Istruzioni e requisiti
Trascrivi fedelmente il passo del testo sulle candidature nell'IdV compreso tra "3) Di Pietro" e "e al trasformismo?", estremi inclusi.

Blocco di testo
------------------------------------------------
2) Nella stessa intervista Di Pietro ha affermato che Orazio Schiavone non è “neanche più condannato” perché il suo reato, secondo la “normativa successiva non è più neanche reato”. Lei ritiene che l’Idv possa candidare persone che hanno commesso reati che tuttavia, grazie alle depenalizzazioni del governo Berlusconi – ad esempio il falso in bilancio – “non sono più neanche reati”? Per quanto riguarda Porfidia, Di Pietro dice che non è vero che è indagato per il 426 bis, ma per un “banalissimo abuso d’ufficio” di quando era sindaco. Non pensa che la base di IDV, soprattutto i giovani, vogliano essere rappresentati da persone che non abbiano commesso neanche dei “banalissimi abusi”?
3) Di Pietro ha affermato che su 2500 eletti nell’IDV ci sono appena 32 persone che provengono da esperienze politiche precedenti. La cifra sembra molto bassa, ma se anche fosse, non pensa che sia un problema che queste persone abbiano in parecchi casi una storia caratterizzata da disinvolti salti da uno schieramento all’altro che dimostrano, se non altro, una spiccata tendenza all’opportunismo e al trasformismo?
------------------------------------------------
Dati forniti

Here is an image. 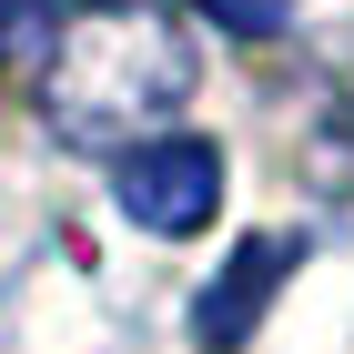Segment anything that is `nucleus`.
<instances>
[{"instance_id": "nucleus-3", "label": "nucleus", "mask_w": 354, "mask_h": 354, "mask_svg": "<svg viewBox=\"0 0 354 354\" xmlns=\"http://www.w3.org/2000/svg\"><path fill=\"white\" fill-rule=\"evenodd\" d=\"M304 263V243L294 233H243L233 243V263L203 283V304H192V344L203 354H223V344H243L253 324H263V304H273V283Z\"/></svg>"}, {"instance_id": "nucleus-1", "label": "nucleus", "mask_w": 354, "mask_h": 354, "mask_svg": "<svg viewBox=\"0 0 354 354\" xmlns=\"http://www.w3.org/2000/svg\"><path fill=\"white\" fill-rule=\"evenodd\" d=\"M183 91H192V41L142 0L71 10L51 41V71H41V111L61 142H122L142 122L183 111Z\"/></svg>"}, {"instance_id": "nucleus-2", "label": "nucleus", "mask_w": 354, "mask_h": 354, "mask_svg": "<svg viewBox=\"0 0 354 354\" xmlns=\"http://www.w3.org/2000/svg\"><path fill=\"white\" fill-rule=\"evenodd\" d=\"M122 213L142 223V233H162V243H183V233H203V223L223 213V152L203 132H152L122 152Z\"/></svg>"}, {"instance_id": "nucleus-4", "label": "nucleus", "mask_w": 354, "mask_h": 354, "mask_svg": "<svg viewBox=\"0 0 354 354\" xmlns=\"http://www.w3.org/2000/svg\"><path fill=\"white\" fill-rule=\"evenodd\" d=\"M61 21H71L61 0H0V71H21L30 51H51Z\"/></svg>"}, {"instance_id": "nucleus-5", "label": "nucleus", "mask_w": 354, "mask_h": 354, "mask_svg": "<svg viewBox=\"0 0 354 354\" xmlns=\"http://www.w3.org/2000/svg\"><path fill=\"white\" fill-rule=\"evenodd\" d=\"M192 10L223 21L233 41H273V30H283V0H192Z\"/></svg>"}]
</instances>
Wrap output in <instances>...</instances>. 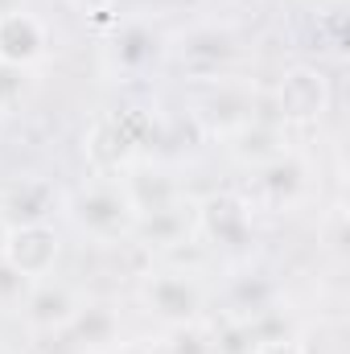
------------------------------------------------
Risposta al compito
3) Di Pietro ha affermato che su 2500 eletti nell’IDV ci sono appena 32 persone che provengono da esperienze politiche precedenti. La cifra sembra molto bassa, ma se anche fosse, non pensa che sia un problema che queste persone abbiano in parecchi casi una storia caratterizzata da disinvolti salti da uno schieramento all’altro che dimostrano, se non altro, una spiccata tendenza all’opportunismo e al trasformismo?